- Episode nos.: Season 14 Episodes 20 & 21
- Directed by: John Peter Kousakis
- Written by: Kyle Harimoto & R. Scott Gemmill
- Production codes: 1420 (Part 1); 1421 (Part 2);
- Original air dates: May 14, 2023 (Part 1); May 21, 2023 (Part 2);

Guest appearances
- Bar Paly as Anna Kolcheck; Vyto Ruginis as Arkady Kolcheck; Peter Cambor as Nate Getz; Renée Felice Smith as Nell Jones; Erik Palladino as Vostanik Sabatino;

Episode chronology
| ← Previous "The Reckoning" | Next → — |
- NCIS: Los Angeles season 14

= New Beginnings (NCIS: Los Angeles) =

New Beginnings is the two-part series finale of the American police procedural television series NCIS: Los Angeles. The episodes, which serves as the 20th and 21st episode of the fourteenth season and the 322nd and 323rd episode overall, are written by Kyle Harimoto and R. Scott Gemmill and directed by John Peter Kousakis. The first part aired on May 14, 2023 and the second part aired on May 21, respectively, on CBS.

== Plot ==
=== Part 1 ===
OSP helps the ATF SAC Kerry Adams with an investigation into illegal weapons smuggling, while also investigating if an active undercover ATF agent is a traitor. Meanwhile Rountree's sister Jordyn interviews for candidacy to medical school, Sam tries to persuade his father Raymond to join a drug trial, and Arkady attempts to aid with Callen and Anna's wedding preparations, much to their irritation. The episode ends in a cliffhanger with Callen and Sam pinned down by Adams, who is the real traitor.

=== Part 2 ===
After surviving the gunfight, Callen and Sam regroup and continue helping their OSP colleagues search for the missing military-grade weapons. After the case has been solved, Callen and Anna decide on an impromptu wedding attended by friends and family at City Hall. While getting ready, Kensi and Deeks are stunned when they learn they are expecting a baby. During the reception, Callen receives a letter of congratulations from Hetty, who also asks him and Sam to join her for a "side project" in Morocco. Upon their arrival, the two reunite with former colleague Nell Jones, the true sender of the letter, accompanied by Vostanik Sabatino and Nate Getz, preparing to search for Hetty once and for all.

== Production ==
On January 20, 2023, it was announced that the fourteenth season of NCIS: Los Angeles would be the show's last. The series finale date was originally announced as May 14, 2023. The finale date was bumped to May 21. Both episodes were written by Kyle Harimoto & R. Scott Gemmill and directed by John Peter Kousakis.

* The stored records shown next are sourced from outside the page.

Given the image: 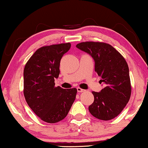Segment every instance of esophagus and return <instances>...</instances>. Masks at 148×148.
Listing matches in <instances>:
<instances>
[{"label":"esophagus","instance_id":"obj_1","mask_svg":"<svg viewBox=\"0 0 148 148\" xmlns=\"http://www.w3.org/2000/svg\"><path fill=\"white\" fill-rule=\"evenodd\" d=\"M76 89H77V92H84L86 91L84 89H81V88H77Z\"/></svg>","mask_w":148,"mask_h":148}]
</instances>
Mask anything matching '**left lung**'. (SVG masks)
Returning a JSON list of instances; mask_svg holds the SVG:
<instances>
[{
    "label": "left lung",
    "mask_w": 148,
    "mask_h": 148,
    "mask_svg": "<svg viewBox=\"0 0 148 148\" xmlns=\"http://www.w3.org/2000/svg\"><path fill=\"white\" fill-rule=\"evenodd\" d=\"M76 47L92 56L99 82L104 84L100 92H92L95 99L88 108L90 113L99 120L115 118L128 103L132 92L126 60L108 44L86 42Z\"/></svg>",
    "instance_id": "left-lung-1"
}]
</instances>
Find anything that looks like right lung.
Masks as SVG:
<instances>
[{"label": "right lung", "mask_w": 148, "mask_h": 148, "mask_svg": "<svg viewBox=\"0 0 148 148\" xmlns=\"http://www.w3.org/2000/svg\"><path fill=\"white\" fill-rule=\"evenodd\" d=\"M70 48V43L41 47L25 66V99L34 113L47 123H56L63 120L76 99V88L55 87L54 83L60 74L61 58Z\"/></svg>", "instance_id": "1"}]
</instances>
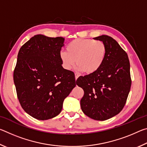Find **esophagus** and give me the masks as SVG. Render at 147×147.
I'll list each match as a JSON object with an SVG mask.
<instances>
[{
    "label": "esophagus",
    "instance_id": "esophagus-1",
    "mask_svg": "<svg viewBox=\"0 0 147 147\" xmlns=\"http://www.w3.org/2000/svg\"><path fill=\"white\" fill-rule=\"evenodd\" d=\"M78 74H76L75 73V80H77V78H78Z\"/></svg>",
    "mask_w": 147,
    "mask_h": 147
}]
</instances>
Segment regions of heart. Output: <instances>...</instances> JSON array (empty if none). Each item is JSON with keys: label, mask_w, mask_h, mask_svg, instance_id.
Masks as SVG:
<instances>
[{"label": "heart", "mask_w": 147, "mask_h": 147, "mask_svg": "<svg viewBox=\"0 0 147 147\" xmlns=\"http://www.w3.org/2000/svg\"><path fill=\"white\" fill-rule=\"evenodd\" d=\"M66 51L59 53L63 68L70 70L76 62V69L88 74L97 71L105 60L107 48L104 42L91 39H76L69 43Z\"/></svg>", "instance_id": "obj_1"}]
</instances>
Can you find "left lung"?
<instances>
[{"instance_id": "left-lung-1", "label": "left lung", "mask_w": 147, "mask_h": 147, "mask_svg": "<svg viewBox=\"0 0 147 147\" xmlns=\"http://www.w3.org/2000/svg\"><path fill=\"white\" fill-rule=\"evenodd\" d=\"M104 42L107 48L102 65L97 71L76 80L83 89L80 100L84 113L96 121L113 117L125 105L131 80L127 54L111 37L106 35L93 38Z\"/></svg>"}]
</instances>
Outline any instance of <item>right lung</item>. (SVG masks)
<instances>
[{
    "instance_id": "obj_1",
    "label": "right lung",
    "mask_w": 147,
    "mask_h": 147,
    "mask_svg": "<svg viewBox=\"0 0 147 147\" xmlns=\"http://www.w3.org/2000/svg\"><path fill=\"white\" fill-rule=\"evenodd\" d=\"M65 39L36 35L20 49L13 81L17 98L26 112L38 120L61 112L64 99L76 86L73 71L59 58Z\"/></svg>"
}]
</instances>
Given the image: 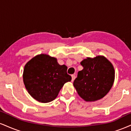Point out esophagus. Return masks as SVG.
Masks as SVG:
<instances>
[{
    "instance_id": "esophagus-1",
    "label": "esophagus",
    "mask_w": 131,
    "mask_h": 131,
    "mask_svg": "<svg viewBox=\"0 0 131 131\" xmlns=\"http://www.w3.org/2000/svg\"><path fill=\"white\" fill-rule=\"evenodd\" d=\"M71 78H72V82H73V81H74V79H75V75H74V74L71 75Z\"/></svg>"
}]
</instances>
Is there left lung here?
Returning a JSON list of instances; mask_svg holds the SVG:
<instances>
[{"label": "left lung", "instance_id": "obj_1", "mask_svg": "<svg viewBox=\"0 0 131 131\" xmlns=\"http://www.w3.org/2000/svg\"><path fill=\"white\" fill-rule=\"evenodd\" d=\"M83 70L78 72L73 85L79 96L86 102L100 100L108 93L115 80L113 64L103 56L87 57L81 62Z\"/></svg>", "mask_w": 131, "mask_h": 131}]
</instances>
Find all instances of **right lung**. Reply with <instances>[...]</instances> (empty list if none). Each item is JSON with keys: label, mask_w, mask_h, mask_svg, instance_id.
Masks as SVG:
<instances>
[{"label": "right lung", "mask_w": 131, "mask_h": 131, "mask_svg": "<svg viewBox=\"0 0 131 131\" xmlns=\"http://www.w3.org/2000/svg\"><path fill=\"white\" fill-rule=\"evenodd\" d=\"M67 67L45 53L35 56L24 66L23 82L33 98L42 103L52 101L65 83L71 81Z\"/></svg>", "instance_id": "add662e5"}]
</instances>
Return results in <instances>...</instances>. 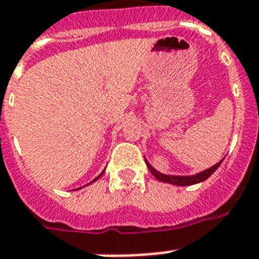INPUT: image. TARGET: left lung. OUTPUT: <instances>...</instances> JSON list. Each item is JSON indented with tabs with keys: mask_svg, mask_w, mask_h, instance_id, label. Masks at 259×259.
<instances>
[{
	"mask_svg": "<svg viewBox=\"0 0 259 259\" xmlns=\"http://www.w3.org/2000/svg\"><path fill=\"white\" fill-rule=\"evenodd\" d=\"M223 160H224V158L220 160V162H217L214 166L207 168V170L195 174V175H187V177H183V175H182V177H180V175H166V174H162V172H159V171H156L155 168H154V167L150 164L149 160L147 159H145V162H146L147 168H149L150 172L153 174L154 177L159 180V182H164V183L174 184V186H192V184L201 183V182H204V180H207L208 178H209L210 175H212V174H213L217 168H219V166H220L221 163H223Z\"/></svg>",
	"mask_w": 259,
	"mask_h": 259,
	"instance_id": "8db88e82",
	"label": "left lung"
}]
</instances>
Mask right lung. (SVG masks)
<instances>
[{"label":"right lung","instance_id":"add662e5","mask_svg":"<svg viewBox=\"0 0 259 259\" xmlns=\"http://www.w3.org/2000/svg\"><path fill=\"white\" fill-rule=\"evenodd\" d=\"M104 172H105V170H104V171H103V172L100 174L99 177H97V178H95V179H93V182H96V180H97V179H100V178L103 177V174H104ZM91 183H92V182H91ZM91 183H89V184H91ZM87 186H88V184H87ZM77 190H79V188H77Z\"/></svg>","mask_w":259,"mask_h":259}]
</instances>
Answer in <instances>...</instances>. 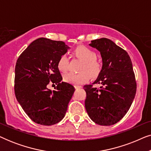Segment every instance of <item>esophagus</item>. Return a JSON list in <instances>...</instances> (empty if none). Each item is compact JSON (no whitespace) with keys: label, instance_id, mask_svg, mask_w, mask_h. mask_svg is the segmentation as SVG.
<instances>
[{"label":"esophagus","instance_id":"34e87169","mask_svg":"<svg viewBox=\"0 0 151 151\" xmlns=\"http://www.w3.org/2000/svg\"><path fill=\"white\" fill-rule=\"evenodd\" d=\"M74 87L76 88H82V86H80V85H75L74 86Z\"/></svg>","mask_w":151,"mask_h":151}]
</instances>
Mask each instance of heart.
Segmentation results:
<instances>
[{"label":"heart","instance_id":"obj_1","mask_svg":"<svg viewBox=\"0 0 151 151\" xmlns=\"http://www.w3.org/2000/svg\"><path fill=\"white\" fill-rule=\"evenodd\" d=\"M78 58L83 61L80 73H67L63 76L64 81L72 84H82L88 82L91 77H98L102 69V63L97 59V54L93 49L86 46H79L73 51ZM69 60L66 55H61L58 62L60 71H67L69 69Z\"/></svg>","mask_w":151,"mask_h":151}]
</instances>
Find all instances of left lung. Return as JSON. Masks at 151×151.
<instances>
[{
  "label": "left lung",
  "instance_id": "8db88e82",
  "mask_svg": "<svg viewBox=\"0 0 151 151\" xmlns=\"http://www.w3.org/2000/svg\"><path fill=\"white\" fill-rule=\"evenodd\" d=\"M91 47L98 49L102 59V69L92 84L84 85L85 108L95 123L115 124L129 110L137 89L133 65L128 53L108 38L92 40Z\"/></svg>",
  "mask_w": 151,
  "mask_h": 151
}]
</instances>
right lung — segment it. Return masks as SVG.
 I'll list each match as a JSON object with an SVG mask.
<instances>
[{
  "label": "right lung",
  "instance_id": "obj_1",
  "mask_svg": "<svg viewBox=\"0 0 151 151\" xmlns=\"http://www.w3.org/2000/svg\"><path fill=\"white\" fill-rule=\"evenodd\" d=\"M69 48L63 41L40 38L29 45L16 62V98L29 117L39 124L51 126L60 122L75 91L71 84L61 82L58 67L59 58ZM49 83L57 84L55 90L48 89Z\"/></svg>",
  "mask_w": 151,
  "mask_h": 151
}]
</instances>
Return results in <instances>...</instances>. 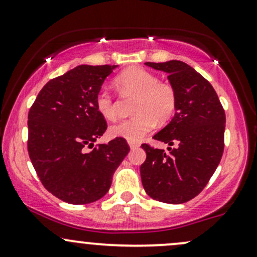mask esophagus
<instances>
[{
    "mask_svg": "<svg viewBox=\"0 0 257 257\" xmlns=\"http://www.w3.org/2000/svg\"><path fill=\"white\" fill-rule=\"evenodd\" d=\"M129 144V147L132 148V150H134V148H138L139 146H140V144L139 142H134V141H128Z\"/></svg>",
    "mask_w": 257,
    "mask_h": 257,
    "instance_id": "1",
    "label": "esophagus"
}]
</instances>
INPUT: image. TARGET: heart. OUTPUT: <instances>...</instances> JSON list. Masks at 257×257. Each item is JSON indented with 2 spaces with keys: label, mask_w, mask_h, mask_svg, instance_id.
<instances>
[{
  "label": "heart",
  "mask_w": 257,
  "mask_h": 257,
  "mask_svg": "<svg viewBox=\"0 0 257 257\" xmlns=\"http://www.w3.org/2000/svg\"><path fill=\"white\" fill-rule=\"evenodd\" d=\"M115 85L124 93L137 95L132 118L111 126L110 134L128 141H139L156 126L169 122L177 109V92L171 83L159 81L156 74L144 68L132 67L115 79ZM97 111L107 120L117 118V110L112 95L100 89L95 95Z\"/></svg>",
  "instance_id": "1"
}]
</instances>
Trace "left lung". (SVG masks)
<instances>
[{"label": "left lung", "instance_id": "8db88e82", "mask_svg": "<svg viewBox=\"0 0 257 257\" xmlns=\"http://www.w3.org/2000/svg\"><path fill=\"white\" fill-rule=\"evenodd\" d=\"M146 66L168 73L177 92L174 118L154 135L169 144V153L147 144L146 160L140 166L144 189L152 199L165 203H184L202 191L218 168L224 152L225 111L217 92L194 68L182 61Z\"/></svg>", "mask_w": 257, "mask_h": 257}]
</instances>
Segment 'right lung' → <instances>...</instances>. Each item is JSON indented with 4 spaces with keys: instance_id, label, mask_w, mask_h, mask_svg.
<instances>
[{
    "instance_id": "right-lung-1",
    "label": "right lung",
    "mask_w": 257,
    "mask_h": 257,
    "mask_svg": "<svg viewBox=\"0 0 257 257\" xmlns=\"http://www.w3.org/2000/svg\"><path fill=\"white\" fill-rule=\"evenodd\" d=\"M116 67H75L46 83L30 109V159L45 189L64 202L101 199L131 150L123 138L93 147L107 128L95 95ZM86 147L94 150L86 153Z\"/></svg>"
}]
</instances>
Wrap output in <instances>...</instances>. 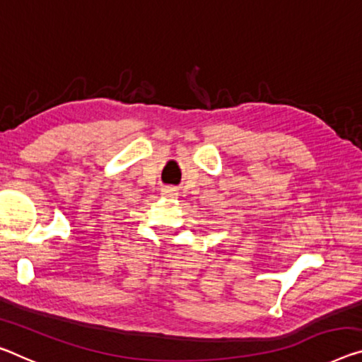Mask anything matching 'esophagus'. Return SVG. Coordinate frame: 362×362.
<instances>
[{
    "instance_id": "obj_1",
    "label": "esophagus",
    "mask_w": 362,
    "mask_h": 362,
    "mask_svg": "<svg viewBox=\"0 0 362 362\" xmlns=\"http://www.w3.org/2000/svg\"><path fill=\"white\" fill-rule=\"evenodd\" d=\"M163 194L165 196H168V197H175L176 196V189H173V187H166V189H163Z\"/></svg>"
}]
</instances>
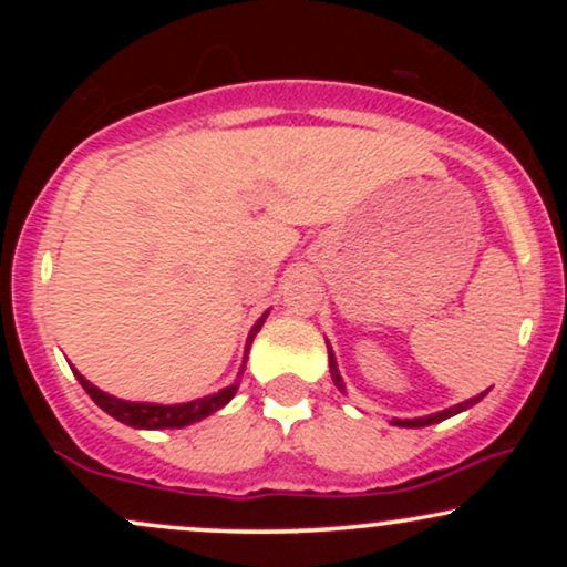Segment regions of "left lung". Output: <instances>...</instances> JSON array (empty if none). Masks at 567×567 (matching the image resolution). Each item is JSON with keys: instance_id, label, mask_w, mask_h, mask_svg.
<instances>
[{"instance_id": "1", "label": "left lung", "mask_w": 567, "mask_h": 567, "mask_svg": "<svg viewBox=\"0 0 567 567\" xmlns=\"http://www.w3.org/2000/svg\"><path fill=\"white\" fill-rule=\"evenodd\" d=\"M328 365H330V375H333V383H336L338 389H341L343 394H347V386H343L341 370H338L336 354H333V349H330V343H328ZM485 394H487V392L477 394V396H470V400L458 402V405H453V408H445V410H440V413H429V415H421V419H392V424H394V426H402V429H421V426H432V424H440V421L451 419V415H458V413H464V410L474 408V405H477L480 400H483Z\"/></svg>"}]
</instances>
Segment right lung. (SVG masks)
Here are the masks:
<instances>
[{
  "label": "right lung",
  "mask_w": 567,
  "mask_h": 567,
  "mask_svg": "<svg viewBox=\"0 0 567 567\" xmlns=\"http://www.w3.org/2000/svg\"><path fill=\"white\" fill-rule=\"evenodd\" d=\"M266 315H269V311H264L261 320L252 324V330L247 333L245 357H243V365H239L237 381H234L231 386H224L220 392L199 396V400L175 402V405H159V402H130V400H120V396L103 392V389H97L95 383H90L82 373H76V370H74V375H76V381L82 383L84 392L93 396L95 405L101 410H106L112 419L122 421V424H127L133 429H184L188 424H197V421L207 419V415H213L224 405H229L231 396L237 394V389H239V375L245 373L247 351H250V347H252V338H256L258 330L264 328Z\"/></svg>",
  "instance_id": "right-lung-1"
}]
</instances>
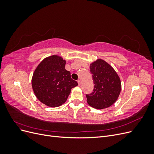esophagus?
Listing matches in <instances>:
<instances>
[{
    "label": "esophagus",
    "mask_w": 154,
    "mask_h": 154,
    "mask_svg": "<svg viewBox=\"0 0 154 154\" xmlns=\"http://www.w3.org/2000/svg\"><path fill=\"white\" fill-rule=\"evenodd\" d=\"M78 85L80 86L81 85V81L80 80H78Z\"/></svg>",
    "instance_id": "34e87169"
}]
</instances>
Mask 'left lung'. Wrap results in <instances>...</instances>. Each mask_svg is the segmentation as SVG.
<instances>
[{
	"label": "left lung",
	"instance_id": "8db88e82",
	"mask_svg": "<svg viewBox=\"0 0 154 154\" xmlns=\"http://www.w3.org/2000/svg\"><path fill=\"white\" fill-rule=\"evenodd\" d=\"M94 87L93 92L86 95L87 102L96 109H103L117 101L122 90V82L117 72L109 63L97 59L90 64Z\"/></svg>",
	"mask_w": 154,
	"mask_h": 154
}]
</instances>
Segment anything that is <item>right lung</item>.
<instances>
[{
  "instance_id": "right-lung-1",
  "label": "right lung",
  "mask_w": 154,
  "mask_h": 154,
  "mask_svg": "<svg viewBox=\"0 0 154 154\" xmlns=\"http://www.w3.org/2000/svg\"><path fill=\"white\" fill-rule=\"evenodd\" d=\"M66 60L57 54L45 58L36 67L31 79L32 88L36 98L50 107L63 105L72 88L78 85L65 69Z\"/></svg>"
}]
</instances>
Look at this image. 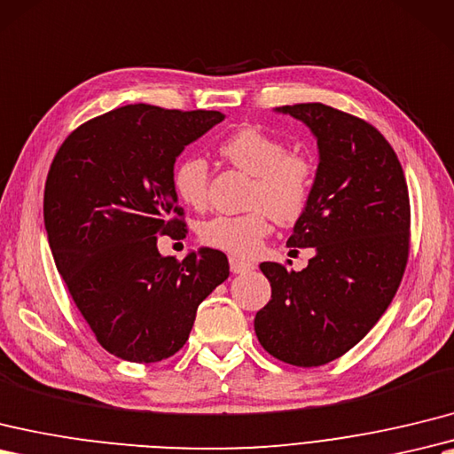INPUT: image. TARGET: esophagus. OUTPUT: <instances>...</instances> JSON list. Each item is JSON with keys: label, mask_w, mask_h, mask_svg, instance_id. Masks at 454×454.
<instances>
[{"label": "esophagus", "mask_w": 454, "mask_h": 454, "mask_svg": "<svg viewBox=\"0 0 454 454\" xmlns=\"http://www.w3.org/2000/svg\"><path fill=\"white\" fill-rule=\"evenodd\" d=\"M253 269H255L253 262L239 261L238 257H230V270L234 272V275H246V272H251Z\"/></svg>", "instance_id": "1"}]
</instances>
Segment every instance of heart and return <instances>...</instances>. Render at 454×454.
<instances>
[{"mask_svg": "<svg viewBox=\"0 0 454 454\" xmlns=\"http://www.w3.org/2000/svg\"><path fill=\"white\" fill-rule=\"evenodd\" d=\"M220 154L238 170L253 176L249 210L236 216H215L199 228L205 246L247 259L257 255L270 231V216L278 224H292L308 208L317 166L305 153H292L290 145L259 128H241L220 143ZM172 185L187 207L203 208L208 189V162L203 156H185L174 168Z\"/></svg>", "mask_w": 454, "mask_h": 454, "instance_id": "1", "label": "heart"}]
</instances>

=== Original storyline ===
The original version of the finale had Callen and Sam travel to Morocco to rescue Hetty, and would have been meant to set up for a proposed fifteenth season. However, as Linda Hunt was unavailable and CBS announcing in January that the series would end after its fourteenth season, the plot was rewritten to have the NCIS team helping the ATF with a case. R. Scott Gemmill told TV Insider, "If we knew we had another season and Linda had been available, we probably would've gone to rescue Hetty and wound up in trouble and then had to have resolve that in the next season."

== Reception ==
=== Ratings ===
The first part was watched by 4.15 million viewers, while the second part was watched by 5.24 million.

== Future ==
Following the series finale, it was announced on May 22, 2023, that LL Cool J would be joining the recurring cast of NCIS: Hawaiʻi for the third season.